Tax consequences: capital, profit and income tax at a glance

Capital taxes

Hidden equity is treated as equity from a tax perspective and must therefore be offset against capital tax. In the present case, the factors for determining taxable capital at cantonal level are increased by CHF 268,000.

Corporate Income Taxes

Art. 65 DBG stipulates that the debt interest attributable to the hidden equity must be added to the reported net profit.

In the present case, the loan to X AG from the shareholder bears interest at 2%, analogous to the bank loan and thus in line with the third-party comparison. However, as part of the shareholder loan is to be regarded as hidden equity for tax purposes, the permissible interest is to be reduced by CHF 5,360 (i.e. CHF 268,000 * 2%) and offset for profit tax purposes at X AG.

Individual Income Tax

The interest of CHF 5,360, which is attributable to the hidden equity, qualifies as a hidden profit distribution and is therefore subject to Individual Income Tax at shareholder level as investment income.

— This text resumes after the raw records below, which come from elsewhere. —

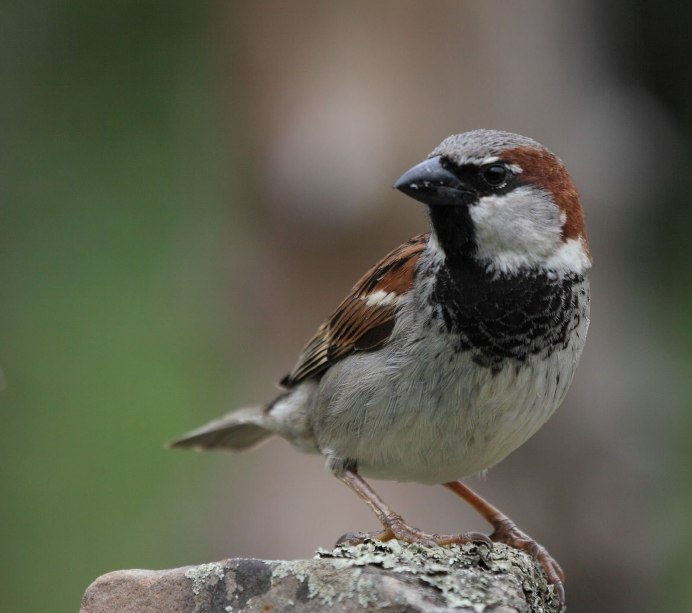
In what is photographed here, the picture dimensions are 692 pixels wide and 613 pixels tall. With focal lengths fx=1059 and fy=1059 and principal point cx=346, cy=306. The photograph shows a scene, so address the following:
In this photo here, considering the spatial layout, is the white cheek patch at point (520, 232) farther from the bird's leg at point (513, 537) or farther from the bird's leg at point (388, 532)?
the bird's leg at point (513, 537)

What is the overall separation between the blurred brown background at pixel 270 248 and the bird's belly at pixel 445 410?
1.54 m

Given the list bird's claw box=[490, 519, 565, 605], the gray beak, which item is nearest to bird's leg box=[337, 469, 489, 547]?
bird's claw box=[490, 519, 565, 605]

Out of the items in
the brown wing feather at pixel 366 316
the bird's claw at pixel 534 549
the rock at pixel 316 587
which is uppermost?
the brown wing feather at pixel 366 316

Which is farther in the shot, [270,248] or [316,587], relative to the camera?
[270,248]

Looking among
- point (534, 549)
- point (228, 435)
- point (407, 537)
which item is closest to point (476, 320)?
point (407, 537)

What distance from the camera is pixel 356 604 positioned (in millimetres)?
1991

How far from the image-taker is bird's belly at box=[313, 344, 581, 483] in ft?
8.38

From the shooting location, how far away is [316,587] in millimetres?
2035

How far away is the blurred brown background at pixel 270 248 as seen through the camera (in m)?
4.59

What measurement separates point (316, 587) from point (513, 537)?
105 centimetres

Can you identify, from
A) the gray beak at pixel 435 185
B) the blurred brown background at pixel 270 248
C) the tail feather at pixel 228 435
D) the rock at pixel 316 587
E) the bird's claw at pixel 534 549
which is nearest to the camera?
the rock at pixel 316 587

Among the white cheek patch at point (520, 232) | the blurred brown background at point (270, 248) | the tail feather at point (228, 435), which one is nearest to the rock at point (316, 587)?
the white cheek patch at point (520, 232)

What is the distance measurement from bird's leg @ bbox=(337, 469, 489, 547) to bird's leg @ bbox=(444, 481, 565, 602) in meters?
0.28

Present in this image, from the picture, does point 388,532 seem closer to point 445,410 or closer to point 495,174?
point 445,410
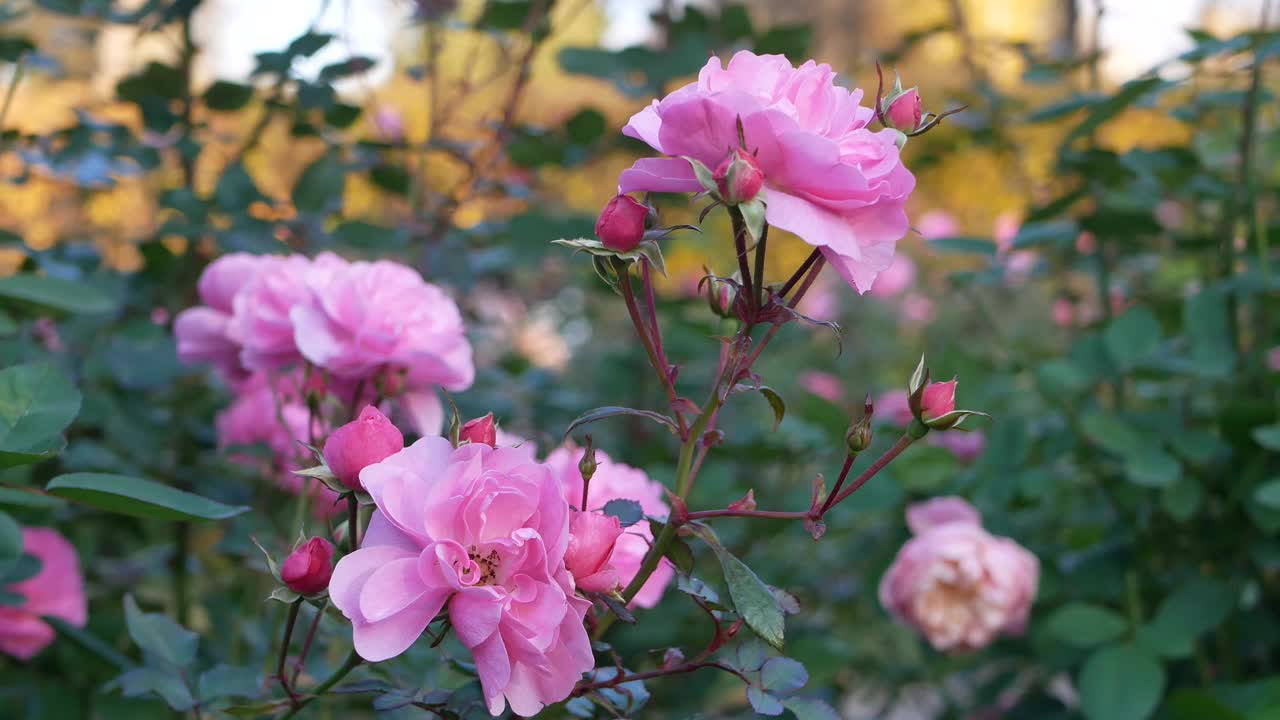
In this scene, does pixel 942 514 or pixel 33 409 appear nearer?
pixel 33 409

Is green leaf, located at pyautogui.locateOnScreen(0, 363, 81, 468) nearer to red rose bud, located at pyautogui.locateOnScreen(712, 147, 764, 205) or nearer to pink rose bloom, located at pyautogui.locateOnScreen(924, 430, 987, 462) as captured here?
red rose bud, located at pyautogui.locateOnScreen(712, 147, 764, 205)

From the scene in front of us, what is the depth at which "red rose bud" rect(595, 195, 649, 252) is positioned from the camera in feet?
1.66

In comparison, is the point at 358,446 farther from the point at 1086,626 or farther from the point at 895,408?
the point at 895,408

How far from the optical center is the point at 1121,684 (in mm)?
1027

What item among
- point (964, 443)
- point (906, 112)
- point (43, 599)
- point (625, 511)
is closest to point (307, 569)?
point (625, 511)

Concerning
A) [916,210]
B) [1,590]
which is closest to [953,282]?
[1,590]

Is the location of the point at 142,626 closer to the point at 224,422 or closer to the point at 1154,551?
the point at 224,422

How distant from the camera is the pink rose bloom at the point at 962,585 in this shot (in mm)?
1162

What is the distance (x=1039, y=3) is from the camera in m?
6.66

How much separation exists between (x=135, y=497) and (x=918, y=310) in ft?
11.0

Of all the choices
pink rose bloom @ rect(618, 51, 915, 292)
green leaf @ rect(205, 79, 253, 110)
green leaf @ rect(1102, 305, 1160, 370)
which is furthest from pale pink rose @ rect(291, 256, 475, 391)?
green leaf @ rect(1102, 305, 1160, 370)

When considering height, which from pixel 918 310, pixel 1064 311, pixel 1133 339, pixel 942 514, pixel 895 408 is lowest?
pixel 918 310

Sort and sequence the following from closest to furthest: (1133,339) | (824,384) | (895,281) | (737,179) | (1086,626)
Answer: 1. (737,179)
2. (1086,626)
3. (1133,339)
4. (824,384)
5. (895,281)

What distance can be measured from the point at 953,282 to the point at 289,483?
2.72 ft
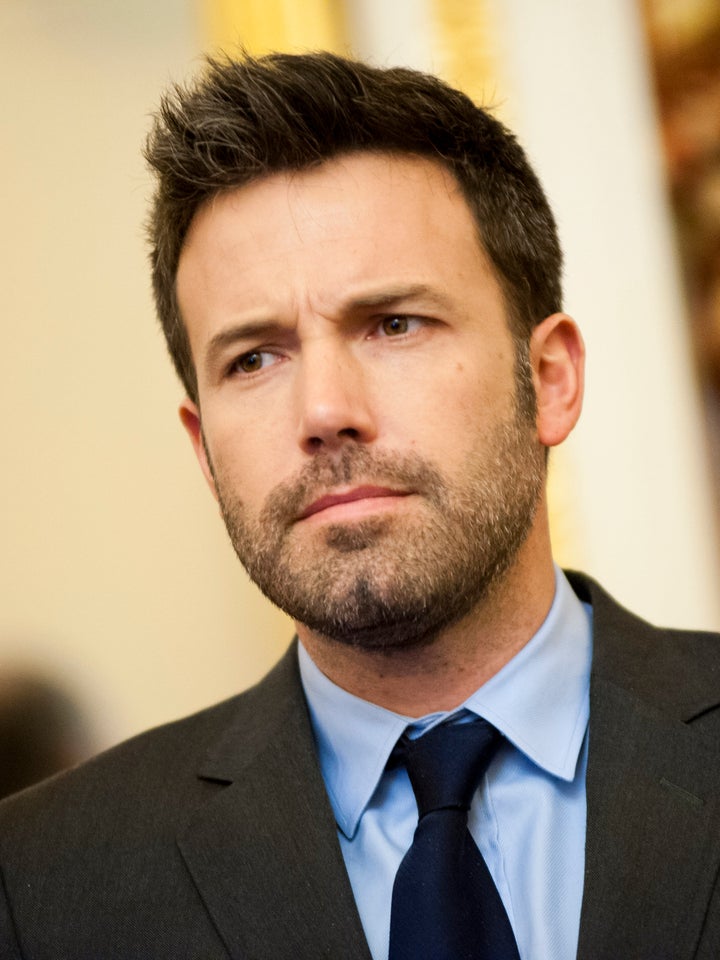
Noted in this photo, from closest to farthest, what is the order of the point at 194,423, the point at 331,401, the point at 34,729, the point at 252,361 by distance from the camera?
the point at 331,401, the point at 252,361, the point at 194,423, the point at 34,729

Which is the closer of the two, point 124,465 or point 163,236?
point 163,236

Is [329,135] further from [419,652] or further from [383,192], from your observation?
[419,652]

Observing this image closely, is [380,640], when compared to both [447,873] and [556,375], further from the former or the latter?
[556,375]

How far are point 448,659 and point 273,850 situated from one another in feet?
1.41

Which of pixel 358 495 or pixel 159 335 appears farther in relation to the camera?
pixel 159 335

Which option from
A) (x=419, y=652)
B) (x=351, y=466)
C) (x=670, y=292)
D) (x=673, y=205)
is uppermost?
(x=673, y=205)

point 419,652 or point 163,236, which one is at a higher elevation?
point 163,236

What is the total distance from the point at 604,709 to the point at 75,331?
1.82 meters

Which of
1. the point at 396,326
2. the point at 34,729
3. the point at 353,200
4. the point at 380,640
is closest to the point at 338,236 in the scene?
the point at 353,200

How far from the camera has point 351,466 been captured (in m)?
1.90

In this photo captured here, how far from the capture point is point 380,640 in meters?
1.99

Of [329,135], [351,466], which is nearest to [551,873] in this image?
[351,466]

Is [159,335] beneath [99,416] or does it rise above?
above

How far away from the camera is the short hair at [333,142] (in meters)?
2.10
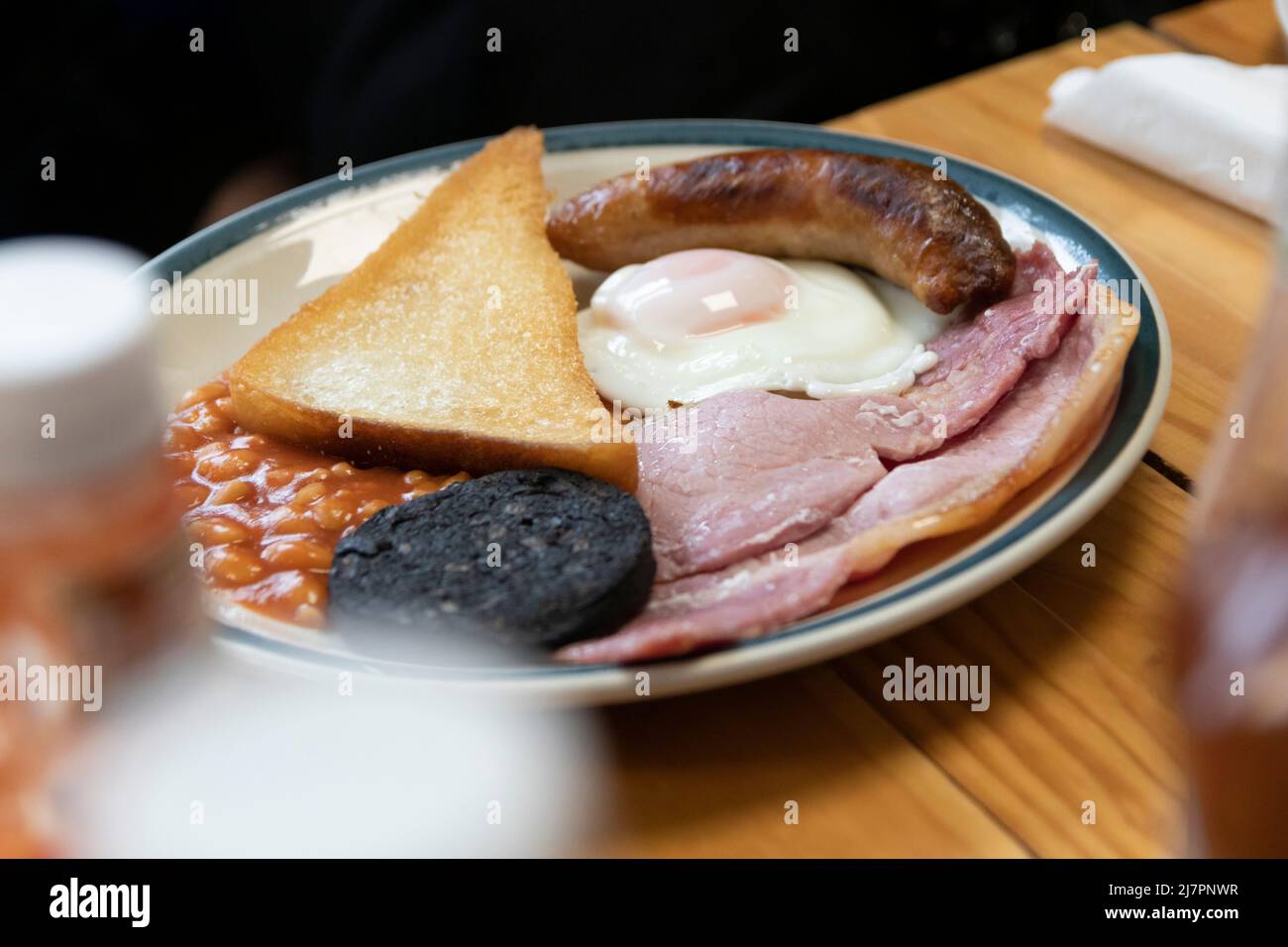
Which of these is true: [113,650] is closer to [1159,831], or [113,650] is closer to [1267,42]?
[1159,831]

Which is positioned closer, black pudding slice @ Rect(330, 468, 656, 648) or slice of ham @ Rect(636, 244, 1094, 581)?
black pudding slice @ Rect(330, 468, 656, 648)

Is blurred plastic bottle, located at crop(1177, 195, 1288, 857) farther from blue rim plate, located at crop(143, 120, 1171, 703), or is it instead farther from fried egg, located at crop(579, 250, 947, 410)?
fried egg, located at crop(579, 250, 947, 410)

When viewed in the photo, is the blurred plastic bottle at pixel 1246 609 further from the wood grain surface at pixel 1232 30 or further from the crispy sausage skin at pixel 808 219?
the wood grain surface at pixel 1232 30

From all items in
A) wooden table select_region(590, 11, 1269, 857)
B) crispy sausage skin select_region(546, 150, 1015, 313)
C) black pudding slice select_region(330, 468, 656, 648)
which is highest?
crispy sausage skin select_region(546, 150, 1015, 313)

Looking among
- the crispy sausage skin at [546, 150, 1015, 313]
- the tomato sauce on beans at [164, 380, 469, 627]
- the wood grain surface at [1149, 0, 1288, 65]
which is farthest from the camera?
the wood grain surface at [1149, 0, 1288, 65]

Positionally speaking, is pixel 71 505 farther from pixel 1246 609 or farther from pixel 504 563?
pixel 1246 609

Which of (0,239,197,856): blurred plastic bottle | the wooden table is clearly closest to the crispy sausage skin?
the wooden table

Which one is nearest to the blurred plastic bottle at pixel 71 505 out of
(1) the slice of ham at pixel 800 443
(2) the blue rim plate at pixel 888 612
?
(2) the blue rim plate at pixel 888 612

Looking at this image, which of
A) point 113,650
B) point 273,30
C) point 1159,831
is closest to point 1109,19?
point 273,30
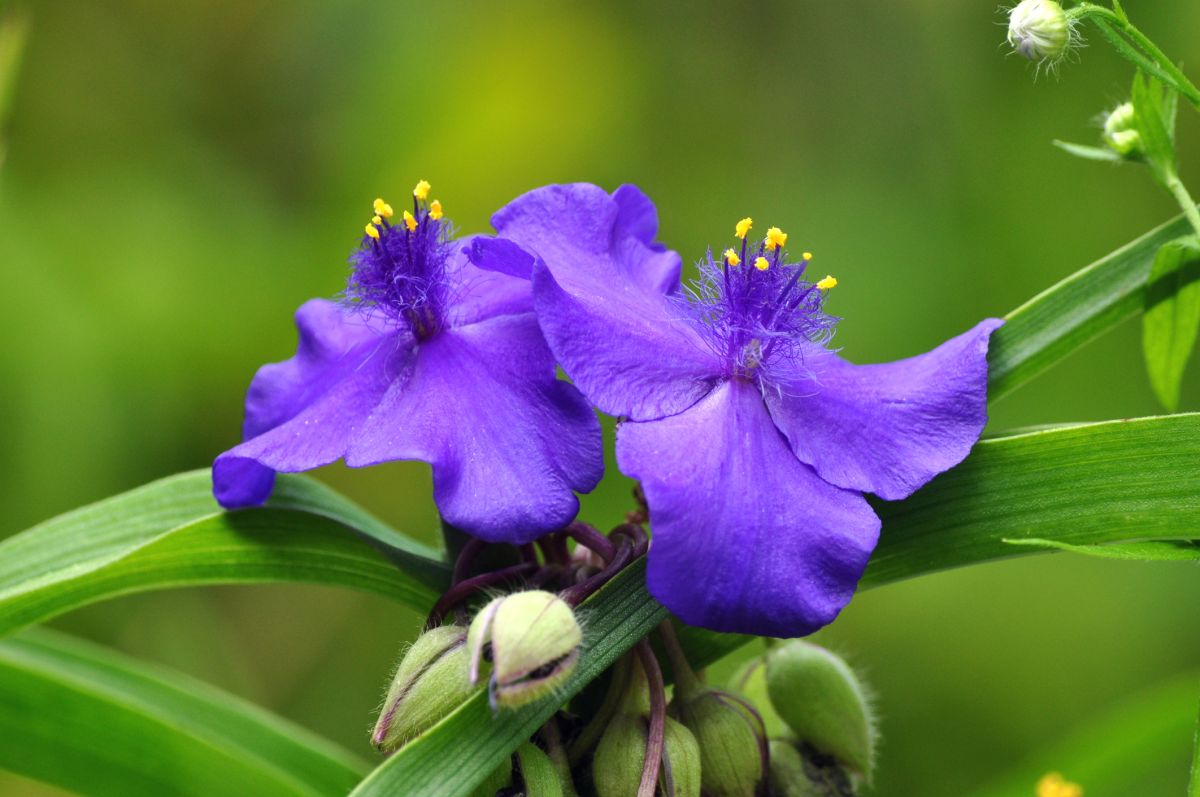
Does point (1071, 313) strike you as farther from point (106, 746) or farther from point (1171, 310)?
point (106, 746)

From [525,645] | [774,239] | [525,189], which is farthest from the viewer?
[525,189]

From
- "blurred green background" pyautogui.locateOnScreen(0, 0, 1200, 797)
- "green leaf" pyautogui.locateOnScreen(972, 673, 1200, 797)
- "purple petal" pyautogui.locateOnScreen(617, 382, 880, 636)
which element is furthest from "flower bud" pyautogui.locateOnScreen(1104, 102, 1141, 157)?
"blurred green background" pyautogui.locateOnScreen(0, 0, 1200, 797)

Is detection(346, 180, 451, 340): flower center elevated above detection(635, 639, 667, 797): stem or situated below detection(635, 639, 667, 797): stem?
above

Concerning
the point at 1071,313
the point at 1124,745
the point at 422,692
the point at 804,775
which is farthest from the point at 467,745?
the point at 1124,745

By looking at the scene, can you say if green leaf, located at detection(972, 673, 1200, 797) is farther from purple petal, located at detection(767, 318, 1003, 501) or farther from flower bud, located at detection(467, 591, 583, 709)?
flower bud, located at detection(467, 591, 583, 709)

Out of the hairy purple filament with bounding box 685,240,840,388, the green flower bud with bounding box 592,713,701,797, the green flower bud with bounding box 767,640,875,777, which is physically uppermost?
the hairy purple filament with bounding box 685,240,840,388

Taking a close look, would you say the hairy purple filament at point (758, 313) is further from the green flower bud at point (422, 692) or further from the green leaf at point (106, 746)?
the green leaf at point (106, 746)

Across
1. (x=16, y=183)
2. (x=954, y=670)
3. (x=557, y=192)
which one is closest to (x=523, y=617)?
(x=557, y=192)

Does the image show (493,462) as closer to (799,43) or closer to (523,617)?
(523,617)
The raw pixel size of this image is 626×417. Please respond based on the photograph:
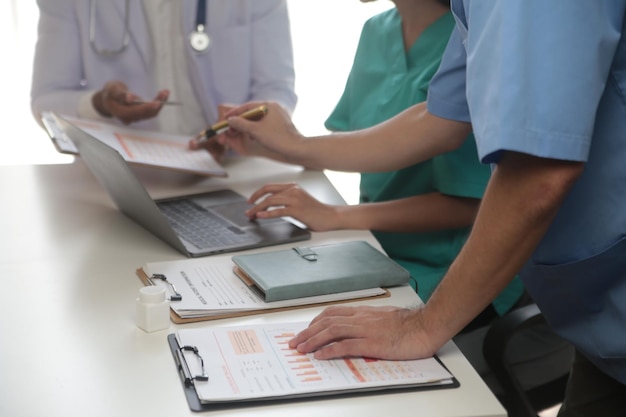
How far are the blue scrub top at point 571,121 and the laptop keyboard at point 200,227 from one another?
53cm

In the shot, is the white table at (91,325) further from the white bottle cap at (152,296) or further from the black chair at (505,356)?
the black chair at (505,356)

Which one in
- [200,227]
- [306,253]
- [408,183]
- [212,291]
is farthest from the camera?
[408,183]

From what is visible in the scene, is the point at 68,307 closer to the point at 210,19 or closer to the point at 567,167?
the point at 567,167

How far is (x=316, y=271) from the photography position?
115 centimetres

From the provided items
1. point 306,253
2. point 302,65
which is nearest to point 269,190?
point 306,253

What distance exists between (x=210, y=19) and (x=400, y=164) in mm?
812

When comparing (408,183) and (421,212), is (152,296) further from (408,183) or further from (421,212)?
(408,183)

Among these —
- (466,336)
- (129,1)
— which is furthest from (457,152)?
(129,1)

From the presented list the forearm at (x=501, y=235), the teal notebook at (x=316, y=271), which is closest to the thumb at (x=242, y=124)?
the teal notebook at (x=316, y=271)

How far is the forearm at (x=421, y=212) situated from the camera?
1.46 meters

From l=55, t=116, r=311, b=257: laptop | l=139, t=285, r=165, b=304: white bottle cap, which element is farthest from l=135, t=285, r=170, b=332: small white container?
l=55, t=116, r=311, b=257: laptop

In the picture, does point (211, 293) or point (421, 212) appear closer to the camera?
point (211, 293)

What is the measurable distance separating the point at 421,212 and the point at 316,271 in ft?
1.38

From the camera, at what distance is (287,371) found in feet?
2.99
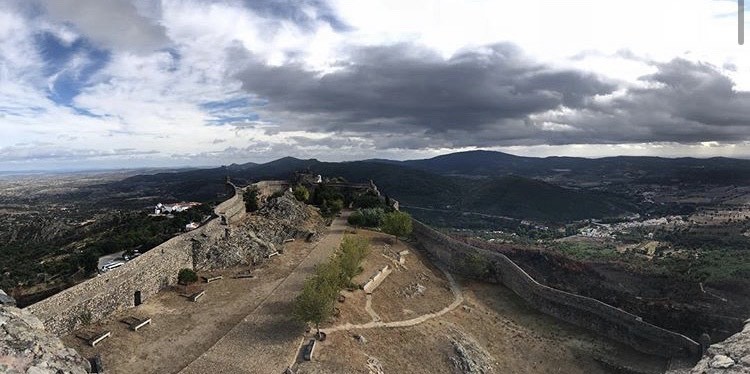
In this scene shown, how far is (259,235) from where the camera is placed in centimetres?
4119

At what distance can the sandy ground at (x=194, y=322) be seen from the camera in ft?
71.8

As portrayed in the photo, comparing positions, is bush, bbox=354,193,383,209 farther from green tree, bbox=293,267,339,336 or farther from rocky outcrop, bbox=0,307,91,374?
rocky outcrop, bbox=0,307,91,374

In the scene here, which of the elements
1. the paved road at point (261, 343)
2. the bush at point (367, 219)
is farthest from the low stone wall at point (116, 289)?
the bush at point (367, 219)

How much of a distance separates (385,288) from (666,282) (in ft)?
177

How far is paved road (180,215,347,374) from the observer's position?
22234 mm

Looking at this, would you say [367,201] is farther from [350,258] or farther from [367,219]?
[350,258]

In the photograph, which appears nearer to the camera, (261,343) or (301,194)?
(261,343)

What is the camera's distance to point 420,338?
30438 millimetres

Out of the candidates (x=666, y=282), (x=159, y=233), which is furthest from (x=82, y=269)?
(x=666, y=282)

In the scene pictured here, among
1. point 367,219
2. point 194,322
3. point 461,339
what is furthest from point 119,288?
point 367,219

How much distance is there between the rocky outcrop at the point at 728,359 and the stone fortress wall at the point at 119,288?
1022 inches

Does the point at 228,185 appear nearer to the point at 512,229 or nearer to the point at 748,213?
the point at 512,229

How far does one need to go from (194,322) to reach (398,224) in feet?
83.6

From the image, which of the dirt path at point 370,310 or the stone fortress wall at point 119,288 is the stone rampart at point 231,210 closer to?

As long as the shareholder is an individual resident in Switzerland and holds a stake of more than 10% in the company, he or she generally benefits from the so-called partial taxation procedure (federal government: taxation at 70%; cantons: taxation at 50% to 70%, depending on the canton). This means that the income tax burden for the shareholder alone is lower if hidden equity is assumed and interest income is reclassified as investment income. Interest income is taxed at 100%.

Withholding tax (WHT)

KS-ESTV No. 6a stipulates that the debt interest attributable to the hidden equity also qualifies as a non-cash benefit for WHT purposes in the same way as for income tax purposes.

As the shareholder domiciled in Switzerland already has to pay tax on the interest as interest income and has already disclosed this in his tax return, the FTA generally allows the application of the so-called notification procedure (i.e. no submission of WHT). This must be applied for using form 102.

Circular no. 6a of the FTA: The most important changes at a glance

In implementation of the legal basis, the FTA issued an administrative directive in 1997, which differentiates the provisions for determining hidden equity in Switzerland. The practical instructions were only recently revised with circular no. 6a as of October 10, 2024.

As part of the revision, the application of the circular was extended to WHT , which had already been taken into account in practice, but is now explicitly stated. The sections on capital tax and proportional capital have been deleted, as these have long since lost their significance at federal level due to the abolition of federal capital tax. The comments on offsetting losses have also been deleted, according to which hidden equity is to be equated with share capital and share capital and not with reserves.

Finally, the Jurisprudence of the Federal Supreme Court was taken into account by stating that the hidden equity is to be determined in accordance with the values in the so-called functional currency.